100% Rindfleisch: Um die Tests übersichtlich zu halten, konzentrierten wir uns in dieser Runde darauf, Standardgrößen von 100% Rindfleisch-Hot Dogs zu testen. Das sorgte außerdem dafür, dass eine höhere Fleischqualität in unseren Auswahlen enthalten war, da mechanisch getrenntes Rindfleisch in Lebensmitteln für Menschen niemals verwendet wird (während mechanisch getrennte Hühner- oder Putenfleisch bei Hot Dogs üblich ist).

Eine Hülle zählt: Wir betrachten eine knackige Hülle als wesentlichen Bestandteil des Hot-Dog-Erlebnisses, weshalb die Mehrzahl der von uns getesteten Würstchen Hüllen hatte. Wir probierten zwar auch die hautlosen Versionen einiger führender Marken zum Vergleich, und es stellte sich heraus, dass unsere Instinkte richtig lagen, denn die hautlosen Versionen schnitten texturmäßig nicht so gut ab wie jene mit Hülle.

Wie wir getestet haben

Schließlich beschlossen wir, 31 Hot Dogs zu testen, die wir im Verlauf von vier Tagen in einer markenverdeckten Verkostung verkosteten. Für die ersten Runden kochten wir die Würstchen einfach und servierten sie in geschnittenen Stücken ohne Belag oder Brötchen, um ihren wahren, unverfälschten Geschmack zu schmecken. Dann trug jeder Verkoster seine Eindrücke zu folgenden Merkmalen ein:

Aussehen: Wir betrachteten Form, Farbe und Aufbau jeder Wurst und notierten, ob sie appetitlich aussah. Außerdem vermerkten wir, wie die Würstchen beim Kochen reagierten (ob sie anschwellten, rissen oder schrumpften).

Geschmack: Bei jeder Wurst beobachteten wir das Ausmaß an Würze und Salz sowie wie fleischig (oder fade) der Geschmack war.

Textur: Genauso wichtig wie der Geschmack ist die Textur einer Hot-Dog-Wurst. Wir notierten, ob jede Wurst saftig, trocken, matschig oder fest war, und belohnten Würstchen mit einer knackigen Hülle.

Nach den ersten beiden Verkostungsrunden fassten wir unsere Notizen zusammen und diskutierten sie, bevor wir uns auf 11 Finalisten festlegten.
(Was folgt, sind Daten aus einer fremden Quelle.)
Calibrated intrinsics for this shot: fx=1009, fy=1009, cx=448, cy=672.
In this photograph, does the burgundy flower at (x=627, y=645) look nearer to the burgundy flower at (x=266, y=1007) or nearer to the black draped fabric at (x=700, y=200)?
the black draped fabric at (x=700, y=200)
Dann probierten wir jedes der vielversprechendsten Würstchen mit Brötchen und Belägen aus, darunter Senf, Ketchup, Relish, Sauerkraut und Zwiebelsauce. (Nachdem wir die Würstchen gekocht hatten, brachten wir sie zusätzlich auf einer Grillplatte zu Ende, um die Haut extra knusprig zu machen.) Wir baten jeden Verkoster, bei der Wahl des Belags pro Würstchen konsistent zu bleiben (ich bin ein Senf-Purist). In dieser Runde, wiederum mit versteckten Marken, notierten wir auch, wie gut das Würstchen im Brötchen saß und wie es sich mit den Belägen verband. Wir befragten sogar einen äußerst anspruchsvollen Hund.

Sebastian Krämer

Sebastian Krämer

Ich bin Verbraucherjournalist mit Fokus auf Haushalt, Technik und nachhaltigen Konsum. Bei News und Tipps für Verbraucher teste ich Produkte und schreibe praxisnahe Ratgeber. Ehrlichkeit und Alltagstauglichkeit stehen für mich an erster Stelle.